Henry Oldham (31 January 1815 – 1902) was an English obstetric physician and co-founder of the Obstetrical Society of London.

==Life==

The sixth son and ninth child of Adam Oldham (1781–1839) of Balham, a solicitor, was born on 31 January 1815; his mother, Ann Lane, was a daughter of William Stubbington Penny, and Charles James Oldham (1843–1907) the university benefactor was a nephew. Educated at James Balaam's school at Clapham and at London University, entered in 1834 the medical school of Guy's Hospital. In May 1837 he became M.R.C.S. England; in September following a licentiate of the Society of Apothecaries; in 1843 a licentiate, and in 1857 fellow, of the Royal College of Physicians of London.
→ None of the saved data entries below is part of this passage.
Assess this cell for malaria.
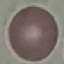
It is uninfected.

Summary:
  - Stain: Giemsa
  - Image type: cell patch, automatically extracted from a larger field of view and resized to 64 × 64 pixels
  - Capture: smartphone through the microscope eyepiece
  - Preparation: thin blood smear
Report the malaria status of this cell.
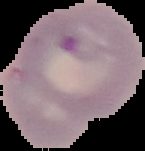
Parasitized.

image size = 145×151 pixels
image type = segmented cell region with the area outside set to black
preparation = thin blood film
Point out each malaria parasite.
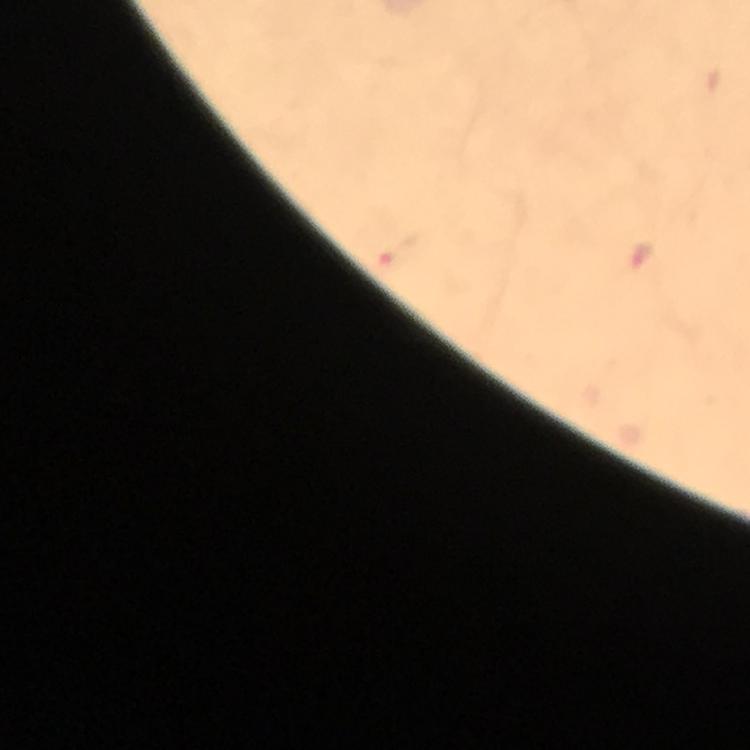
Approximate centers as [x, y] in pixels.
Malaria parasites: [400, 251], [641, 260].

preparation = thick blood smear
cropped from = one field of view
image size = 750×750 pixels
immersion oil = used
magnification = 100x
context = from a diagnostic examination for malaria
capture = smartphone photograph through a microscope
stain = Giemsa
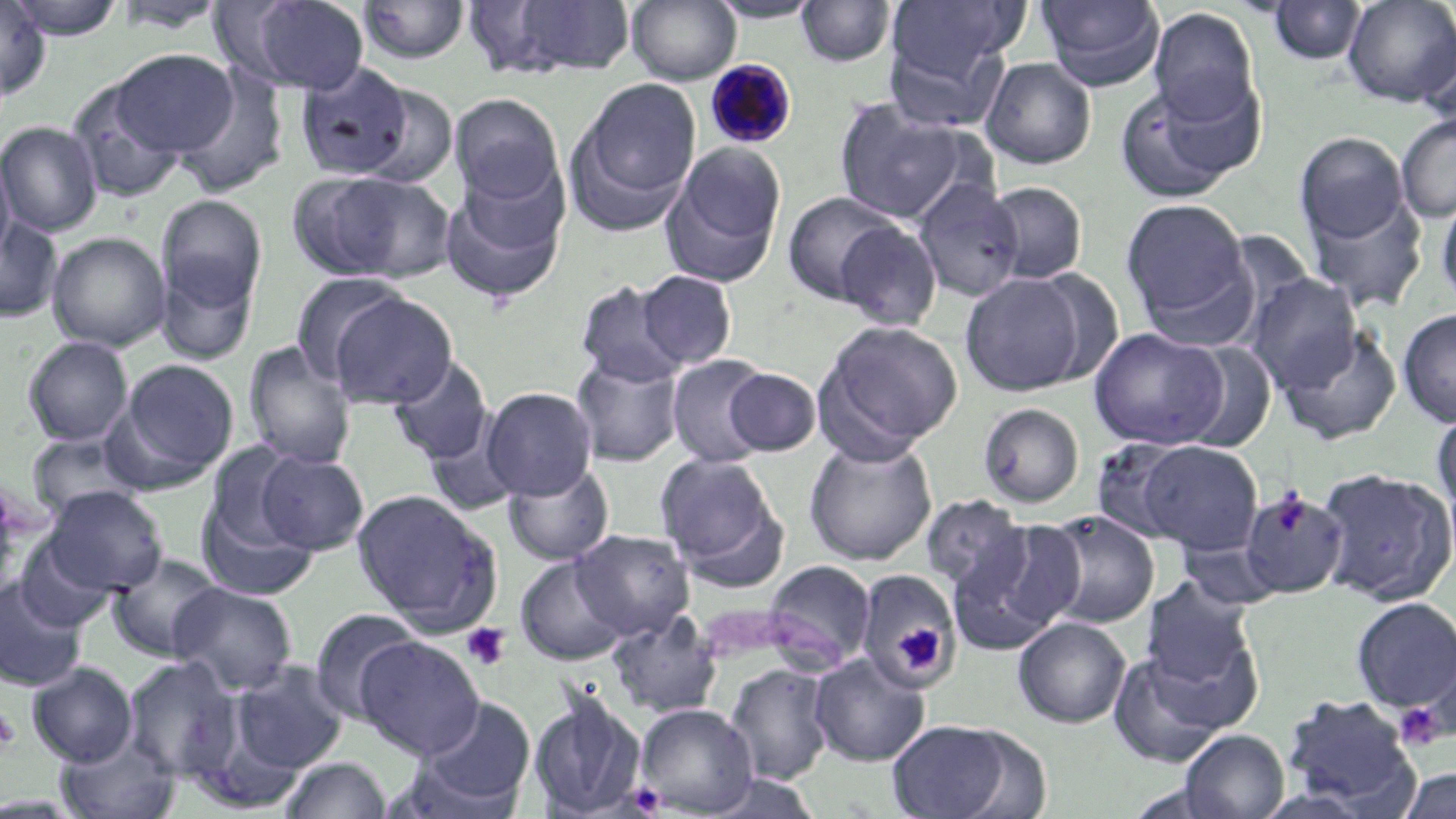

slide-level diagnosis = Plasmodium malariae
modality = light microscopy
Plasmodium malariae-infected red blood cell locations = approximate bounding boxes as named x1/y1/x2/y2 corners in pixels: (x1=705, y1=59, x2=798, y2=149)
magnification = 1000x
platelet locations = approximate bounding boxes as named x1/y1/x2/y2 corners in pixels: (x1=1271, y1=491, x2=1311, y2=535), (x1=461, y1=622, x2=511, y2=671), (x1=896, y1=623, x2=946, y2=674), (x1=1394, y1=703, x2=1446, y2=751), (x1=0, y1=709, x2=20, y2=752)
field of view = one of a larger specimen
image size = 1456×819 pixels
preparation = thin blood film
uninfected red blood cell locations = approximate bounding boxes as named x1/y1/x2/y2 corners in pixels: (x1=6, y1=0, x2=128, y2=39), (x1=232, y1=0, x2=370, y2=95), (x1=485, y1=0, x2=637, y2=78), (x1=627, y1=0, x2=741, y2=84), (x1=706, y1=0, x2=825, y2=23), (x1=1034, y1=0, x2=1166, y2=91), (x1=1342, y1=0, x2=1455, y2=107), (x1=0, y1=1, x2=50, y2=100), (x1=110, y1=1, x2=232, y2=34), (x1=357, y1=1, x2=471, y2=65), (x1=794, y1=1, x2=896, y2=68), (x1=885, y1=1, x2=1028, y2=84), (x1=1265, y1=1, x2=1368, y2=66), (x1=1147, y1=7, x2=1261, y2=126), (x1=1417, y1=28, x2=1455, y2=129), (x1=882, y1=31, x2=1010, y2=130), (x1=111, y1=49, x2=240, y2=157), (x1=980, y1=57, x2=1097, y2=169), (x1=295, y1=63, x2=414, y2=180), (x1=173, y1=67, x2=288, y2=197), (x1=570, y1=77, x2=702, y2=229), (x1=66, y1=78, x2=190, y2=204), (x1=1112, y1=79, x2=1257, y2=203), (x1=352, y1=83, x2=461, y2=189), (x1=449, y1=93, x2=564, y2=205), (x1=833, y1=100, x2=975, y2=225), (x1=1396, y1=114, x2=1456, y2=221), (x1=0, y1=121, x2=103, y2=236), (x1=1294, y1=131, x2=1410, y2=250), (x1=662, y1=144, x2=787, y2=285), (x1=0, y1=147, x2=16, y2=267), (x1=439, y1=168, x2=569, y2=303), (x1=300, y1=171, x2=455, y2=283), (x1=912, y1=179, x2=1024, y2=301), (x1=982, y1=181, x2=1089, y2=284), (x1=1302, y1=187, x2=1427, y2=313), (x1=1435, y1=190, x2=1456, y2=311), (x1=782, y1=191, x2=904, y2=306), (x1=157, y1=194, x2=267, y2=313), (x1=1121, y1=197, x2=1253, y2=329), (x1=0, y1=215, x2=63, y2=322), (x1=834, y1=220, x2=943, y2=331), (x1=47, y1=231, x2=171, y2=352), (x1=156, y1=257, x2=258, y2=365), (x1=636, y1=270, x2=738, y2=369), (x1=960, y1=271, x2=1092, y2=396), (x1=290, y1=272, x2=412, y2=381), (x1=1245, y1=274, x2=1363, y2=391), (x1=574, y1=280, x2=688, y2=387), (x1=327, y1=292, x2=457, y2=409), (x1=1397, y1=308, x2=1456, y2=426), (x1=814, y1=319, x2=964, y2=457), (x1=1089, y1=327, x2=1229, y2=450), (x1=1278, y1=328, x2=1402, y2=444), (x1=22, y1=336, x2=134, y2=446), (x1=243, y1=341, x2=356, y2=469), (x1=1179, y1=342, x2=1277, y2=453), (x1=571, y1=354, x2=684, y2=467), (x1=666, y1=354, x2=775, y2=468), (x1=388, y1=356, x2=494, y2=465), (x1=114, y1=357, x2=239, y2=483), (x1=723, y1=367, x2=823, y2=456), (x1=482, y1=387, x2=597, y2=500), (x1=977, y1=402, x2=1085, y2=508), (x1=1432, y1=408, x2=1456, y2=516), (x1=426, y1=423, x2=522, y2=517), (x1=27, y1=433, x2=143, y2=522), (x1=803, y1=437, x2=938, y2=565), (x1=1089, y1=437, x2=1202, y2=545), (x1=1137, y1=441, x2=1263, y2=555), (x1=200, y1=442, x2=310, y2=555), (x1=256, y1=450, x2=369, y2=555), (x1=655, y1=453, x2=785, y2=579), (x1=504, y1=464, x2=615, y2=565), (x1=1317, y1=468, x2=1455, y2=605), (x1=42, y1=486, x2=168, y2=596), (x1=352, y1=488, x2=503, y2=635), (x1=1239, y1=488, x2=1348, y2=599), (x1=196, y1=492, x2=319, y2=602), (x1=919, y1=494, x2=1033, y2=605), (x1=1043, y1=510, x2=1159, y2=628), (x1=948, y1=519, x2=1084, y2=651), (x1=571, y1=528, x2=696, y2=640), (x1=12, y1=536, x2=120, y2=632), (x1=105, y1=552, x2=226, y2=663), (x1=515, y1=554, x2=629, y2=666), (x1=763, y1=560, x2=877, y2=671), (x1=856, y1=569, x2=958, y2=687), (x1=0, y1=577, x2=89, y2=692), (x1=1140, y1=580, x2=1256, y2=690), (x1=169, y1=582, x2=299, y2=695), (x1=1350, y1=596, x2=1456, y2=715), (x1=309, y1=608, x2=423, y2=723), (x1=607, y1=610, x2=723, y2=719), (x1=1013, y1=617, x2=1131, y2=728), (x1=354, y1=635, x2=485, y2=759), (x1=1108, y1=651, x2=1232, y2=766), (x1=809, y1=653, x2=930, y2=766), (x1=122, y1=657, x2=242, y2=781), (x1=27, y1=662, x2=138, y2=766), (x1=229, y1=662, x2=349, y2=774), (x1=724, y1=663, x2=835, y2=785), (x1=189, y1=685, x2=318, y2=806), (x1=528, y1=691, x2=647, y2=819), (x1=1281, y1=695, x2=1419, y2=812), (x1=413, y1=696, x2=537, y2=812), (x1=635, y1=703, x2=759, y2=816), (x1=885, y1=718, x2=1026, y2=819), (x1=1178, y1=729, x2=1289, y2=819), (x1=55, y1=733, x2=180, y2=819), (x1=278, y1=756, x2=392, y2=818), (x1=1399, y1=768, x2=1456, y2=818)
stain = May-Grünwald-Giemsa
Report the malaria status of this cell.
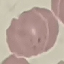
It is parasitized.

Photographed with a smartphone camera at the microscope eyepiece. Thin blood smear. Giemsa stain. Cell patch, automatically extracted from a larger field of view and resized to 64 × 64 pixels.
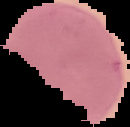

From a thin blood smear. Segmented cell region on a black background. Image is 130×127 pixels. Result: malaria parasites identified.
Assess the morphology of the erythrocytes.
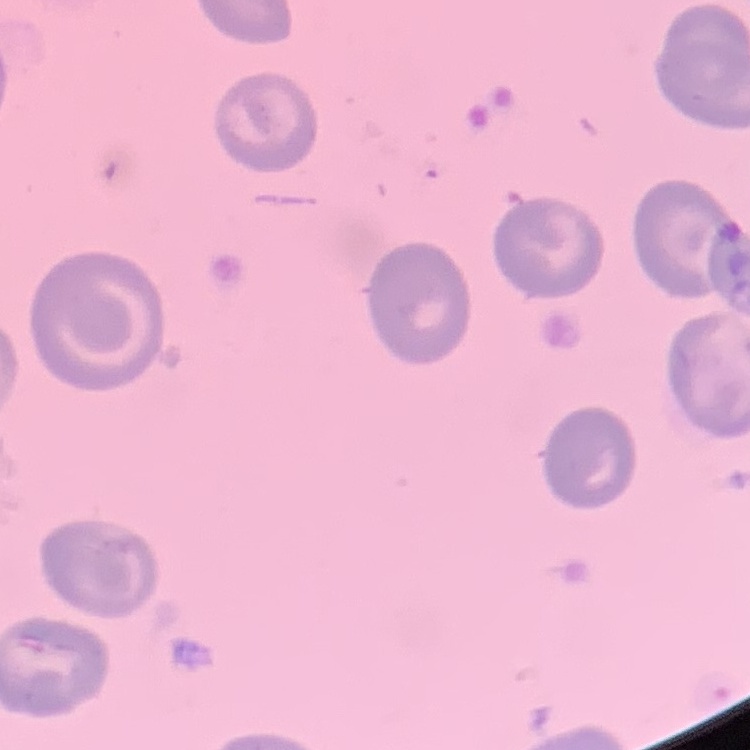

They show no rouleaux formation.

{
  "stain": "Field's or Giemsa",
  "preparation": "thin blood smear",
  "image_type": "one tile cut from a larger photomicrograph"
}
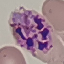 Result: malaria parasites detected. Thin smear of blood. Acquired by smartphone through the microscope eyepiece. Giemsa-stained preparation. Cell patch, automatically extracted from a larger field of view and resized to 64 × 64 pixels.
Point out each malaria parasite.
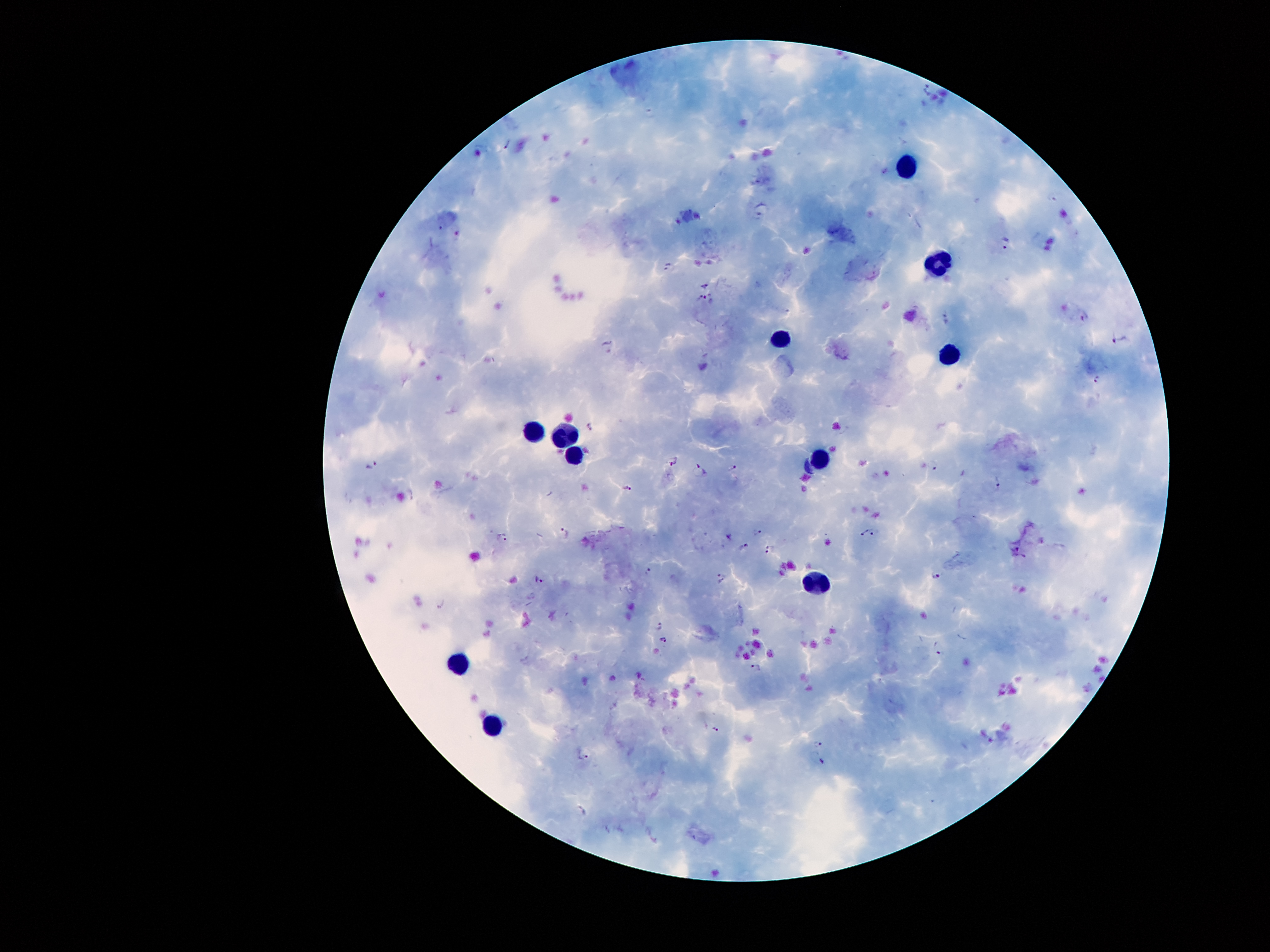

Approximate centers as (x, y) in pixels.
Malaria parasites: (930, 88), (506, 141), (762, 206), (442, 224), (1006, 244), (667, 267), (705, 284), (703, 299), (1083, 314), (944, 317), (1115, 340), (608, 343), (1097, 377), (590, 427), (672, 459), (373, 465), (935, 467), (734, 468), (701, 470), (998, 482), (629, 488), (409, 496), (758, 530), (876, 531), (564, 532), (864, 532), (730, 534), (504, 537), (744, 547), (771, 549), (1014, 550), (647, 571), (935, 573), (539, 579), (721, 579), (443, 603), (660, 623), (664, 639), (939, 648), (755, 668), (716, 729), (818, 744), (582, 754), (822, 762), (582, 810).

preparation: thick peripheral-blood smear
capture: smartphone through the microscope eyepiece
field_of_view: one from this slide
image_size: 1270×952 pixels
magnification: 100x
leukocyte_locations: 'approximate centers as (x, y) in pixels: (904, 164), (935, 262), (777, 333), (945, 354), (562, 430), (529, 432), (576, 456), (825, 460), (820, 583), (459, 662), (495, 725)'
stain: Giemsa
patient_malaria_status: positive for Plasmodium falciparum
In 1849 Oldham was appointed, with J. C. W. Lever, physician-accoucheur and lecturer on midwifery and diseases of women at Guy's Hospital. He was pre-eminent as a lecturer, and proceeded M.D. at the University of St Andrews in 1858. After twenty years' service he became consulting obstetric physician.

Oldham had an extensive practice in the City of London, first at 13 Devonshire Square, Bishopsgate Street, and then at 25 Finsbury Square. About 1870 he moved to 4 Cavendish Place, and in 1899 retired to Bournemouth, where he died in 1902, being buried in the cemetery there. He was a vegetarian for the last 15 years of his life. His unique diet consisted of bread, butter, eggs, a milk pudding and coffee, cocoa and tea.

==Works==

Before his appointment at Guy's Hospital, Oldham studied embryology in the developing chick by means of coloured injections and the microscope. He made 17 contributions to "Guy's Hospital Reports", besides writing four papers in the Transactions of the Obstetrical Society of London (of which he was one of the founders, an original trustee, and President in 1863–5). He invented the term "missed labour", that is, when the child dies in the womb and labour fails to come on; but the specimen on which he based his view was later differently interpreted. He also researched menstruation.

==Family==

Oldham married in 1838 Sophia (died 1885), eldest daughter of James Smith of Peckham, and had six children, four daughters and two sons, of whom one died in infancy and the other was Colonel Sir Henry Hugh Oldham, C.V.O.